Work hours today: 37
Packages shipped: approx 500

Running totals
Work hours:270
Packages shipped: All of the packages for which we have addresses 2395.
We’re still waiting on 117 people to tell us where to ship their coins. (If this is you, please go to schlockcoins.afterthecrowd.com. We’d really like to send your coins to you.) Part of my work for the rest of the week is emailing all of these people to ask for their addresses.

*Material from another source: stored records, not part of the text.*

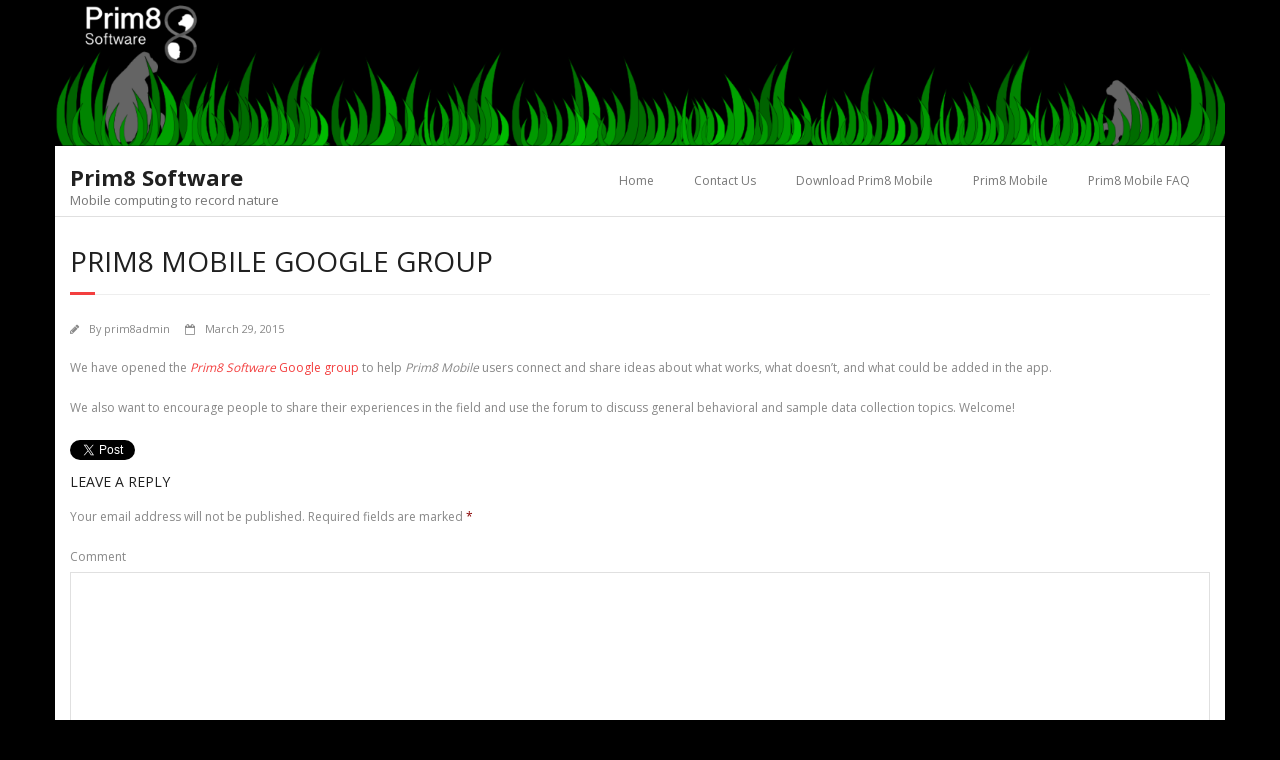

--- FILE ---
content_type: text/html; charset=utf-8
request_url: https://accounts.google.com/o/oauth2/postmessageRelay?parent=https%3A%2F%2Fwww.prim8software.com&jsh=m%3B%2F_%2Fscs%2Fabc-static%2F_%2Fjs%2Fk%3Dgapi.lb.en.OE6tiwO4KJo.O%2Fd%3D1%2Frs%3DAHpOoo_Itz6IAL6GO-n8kgAepm47TBsg1Q%2Fm%3D__features__
body_size: 161
content:
<!DOCTYPE html><html><head><title></title><meta http-equiv="content-type" content="text/html; charset=utf-8"><meta http-equiv="X-UA-Compatible" content="IE=edge"><meta name="viewport" content="width=device-width, initial-scale=1, minimum-scale=1, maximum-scale=1, user-scalable=0"><script src='https://ssl.gstatic.com/accounts/o/2580342461-postmessagerelay.js' nonce="A2p63TdOSmV8vO3SYZz6jQ"></script></head><body><script type="text/javascript" src="https://apis.google.com/js/rpc:shindig_random.js?onload=init" nonce="A2p63TdOSmV8vO3SYZz6jQ"></script></body></html>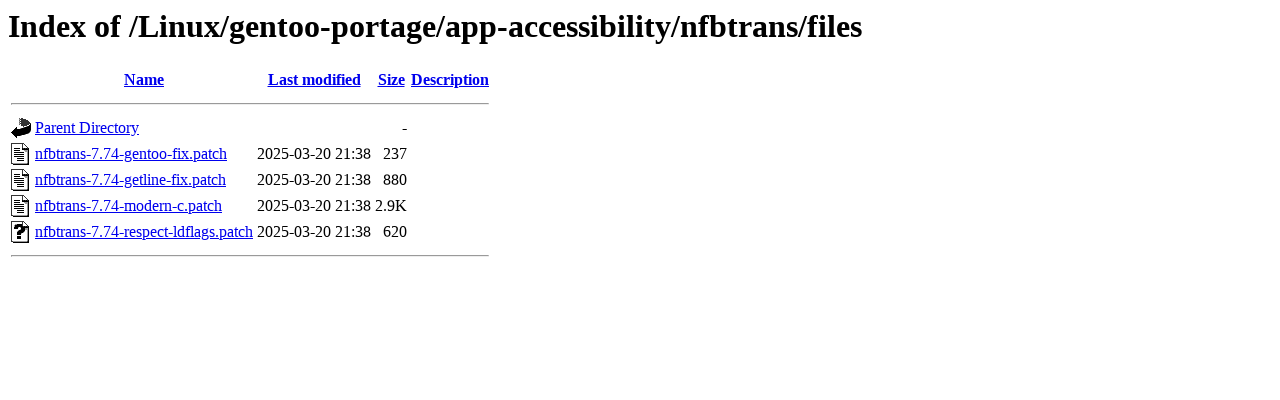

--- FILE ---
content_type: text/html;charset=ISO-8859-1
request_url: https://ftp.riken.jp/Linux/gentoo-portage/app-accessibility/nfbtrans/files/?C=D;O=A
body_size: 1773
content:
<!DOCTYPE HTML PUBLIC "-//W3C//DTD HTML 3.2 Final//EN">
<html>
 <head>
  <title>Index of /Linux/gentoo-portage/app-accessibility/nfbtrans/files</title>
 </head>
 <body>
<h1>Index of /Linux/gentoo-portage/app-accessibility/nfbtrans/files</h1>
  <table>
   <tr><th valign="top"><img src="/icons/blank.gif" alt="[ICO]"></th><th><a href="?C=N;O=A">Name</a></th><th><a href="?C=M;O=A">Last modified</a></th><th><a href="?C=S;O=A">Size</a></th><th><a href="?C=D;O=D">Description</a></th></tr>
   <tr><th colspan="5"><hr></th></tr>
<tr><td valign="top"><img src="/icons/back.gif" alt="[PARENTDIR]"></td><td><a href="/Linux/gentoo-portage/app-accessibility/nfbtrans/">Parent Directory</a></td><td>&nbsp;</td><td align="right">  - </td><td>&nbsp;</td></tr>
<tr><td valign="top"><img src="/icons/text.gif" alt="[TXT]"></td><td><a href="nfbtrans-7.74-gentoo-fix.patch">nfbtrans-7.74-gentoo-fix.patch</a></td><td align="right">2025-03-20 21:38  </td><td align="right">237 </td><td>&nbsp;</td></tr>
<tr><td valign="top"><img src="/icons/text.gif" alt="[TXT]"></td><td><a href="nfbtrans-7.74-getline-fix.patch">nfbtrans-7.74-getline-fix.patch</a></td><td align="right">2025-03-20 21:38  </td><td align="right">880 </td><td>&nbsp;</td></tr>
<tr><td valign="top"><img src="/icons/text.gif" alt="[TXT]"></td><td><a href="nfbtrans-7.74-modern-c.patch">nfbtrans-7.74-modern-c.patch</a></td><td align="right">2025-03-20 21:38  </td><td align="right">2.9K</td><td>&nbsp;</td></tr>
<tr><td valign="top"><img src="/icons/unknown.gif" alt="[   ]"></td><td><a href="nfbtrans-7.74-respect-ldflags.patch">nfbtrans-7.74-respect-ldflags.patch</a></td><td align="right">2025-03-20 21:38  </td><td align="right">620 </td><td>&nbsp;</td></tr>
   <tr><th colspan="5"><hr></th></tr>
</table>
</body></html>
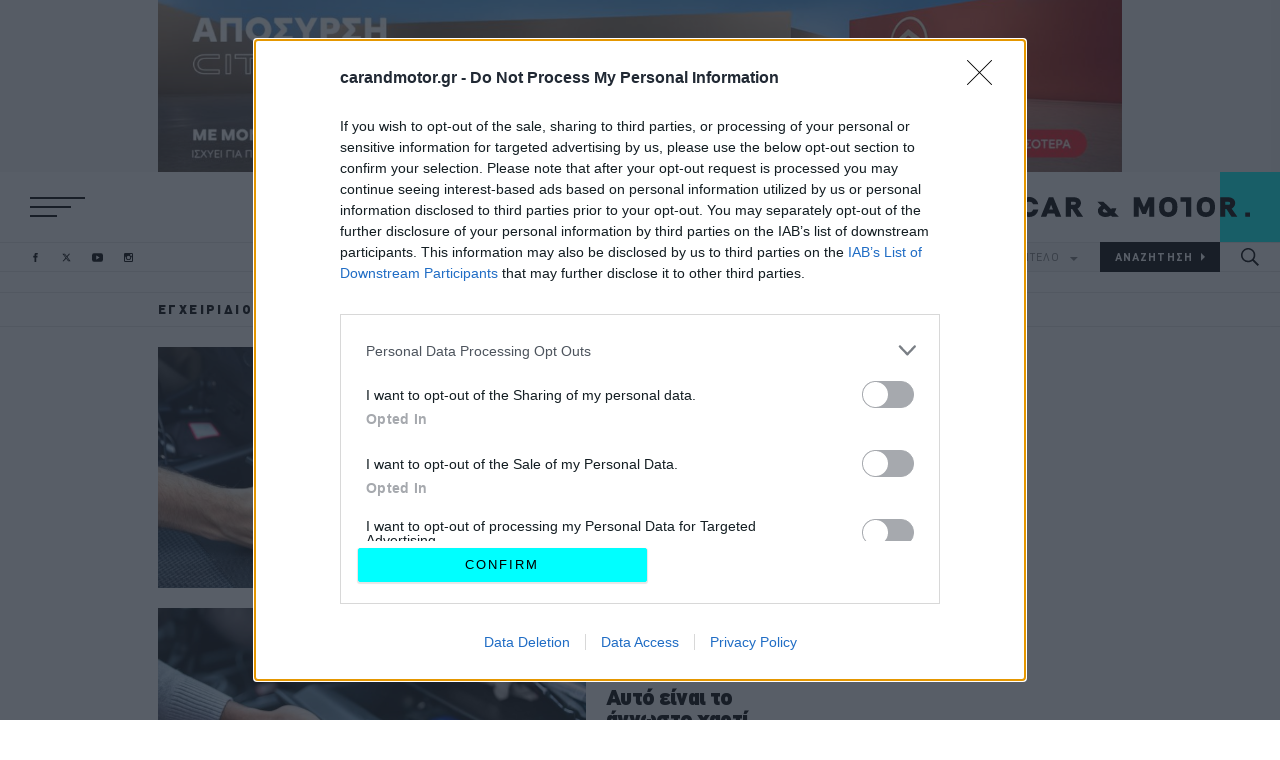

--- FILE ---
content_type: application/javascript
request_url: https://www.carandmotor.gr/modules/custom/js/infinite.scroll.taxonomy.js?v=1.6
body_size: 970
content:
/* eslint-disable strict */
'use strict';
var urlParams = new URLSearchParams(window.location.search);
var initPager = urlParams.get('page') ? urlParams.get('page') : 0;

window.addEventListener('load', function () {
  infiniteScroll(document.getElementsByClassName('infinite-load-term')[0]);
});

function infiniteScroll(contentBlock) {
  var termContainer = document.getElementsByClassName('taxonomy-term')[0];
  var tid = termContainer.dataset.term;
  var skipped = termContainer.dataset.skipped;
  var trigger = contentBlock.querySelectorAll('[data-observe]')[0];

  var observer = new IntersectionObserver(function (entries, callback) {
    entries.forEach(function (entry) {
      if (entry.isIntersecting) {
        var infiniteLoadTerm = entry.target.closest('.infinite-load-term');
        var position = entry.target.dataset.nextCount;

        changeUrl(position - 1);

        if (infiniteLoadTerm.classList.contains('init')) {
          retrievePage(infiniteLoadTerm, tid, position, skipped);
        }
      }
    });
  });

  if (typeof trigger == 'object') {
    observer.observe(trigger);
  }
}

function changeUrl(pager) {
  // Don't do anything if its initial page load.
  if (initPager === pager) {
    initPager = -1;
    return;
  }

  var url = pager > 0 ?
    window.location.origin + window.location.pathname + '?page=' + pager :
    window.location.origin + window.location.pathname;

  window.history.pushState(url, document.title, url);

  // if (typeof ga == 'function') {
  //   ga('gtag_UA_45720825_1.send', {
  //     hitType: 'pageview',
  //     page: url,
  //     title: document.title + ' | iefimerida.gr'
  //   });

  //   // Send infinite load event for analysis.
  //   ga('gtag_UA_45720825_1.send', 'event', 'Infinite Term Load', 'page', pager);
  // }

  // if (typeof ma == "function") {
  //   ma.trackView()
  //   // Send infinite load event for analysis.
  //   ma.trackEvent('Infinite Term Load', 'page', 'page', pager);
  // }
}

function retrievePage(term, tid, pager, skipped) {
  var xhttp;

  xhttp = new XMLHttpRequest();
  xhttp.onreadystatechange = function () {
    if (this.readyState == 4 && this.status == 200) {
      var node = document.createElement('template');
      node.innerHTML = this.responseText;
      var contentBlock = term.parentNode.appendChild(node.content.firstChild);
      infiniteScroll(contentBlock);
    }
  };
  var url = '/infinite-load/term/' + tid + '/' + pager;
  if (skipped) {
    url = url + '?skipped=' + skipped;
  }

  xhttp.open('GET', url, true);
  xhttp.setRequestHeader('Cache-Control', 'no-cache, no-store, max-age=0');
  xhttp.setRequestHeader('Pragma', 'no-cache');
  xhttp.send();

  term.classList.remove('init');
  term.classList.add('loaded');
}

All backer levels are in the mail

People have been asking when they will be able to buy additional coins. Quick answer: Late June or early July.
Longer answer: I need to handle all the follow up customer support for Kickstarter backers before I can feel comfortable shipping out more coins. I also need to do an inventory count, participate in the Writing Excuses retreat, and catch up on all my other work. Then I will be prepared to manage a flood of store orders in a timely fashion.

Many thanks to everyone who participated in this project by backing it and helping ship it. This has been amazing.

Shipping Update June 3

Janci printed postage for 3 hours. I did customer support emails, organization, and special handling for 3 hours.
Work hours today: 6
Packages shipped: 7

Running totals
Work hours:233
Packages shipped: Approx 1800

No change to backer levels in the mail.
The following backer levels are in the mail:
Low numbered (9-99) Tagon’s Toughs coins
Tagon’s Toughs challenge coin
Two Tagon’s Toughs Challenge coins
Officer’s Club
NCO Club
Enlisted Mess US

Enlisted Mess International is mostly done.
All orders containing more than 8 coins. (We’re done boxing. Yay!)

All the postage is printed. Tomorrow we will ship all the remaining orders.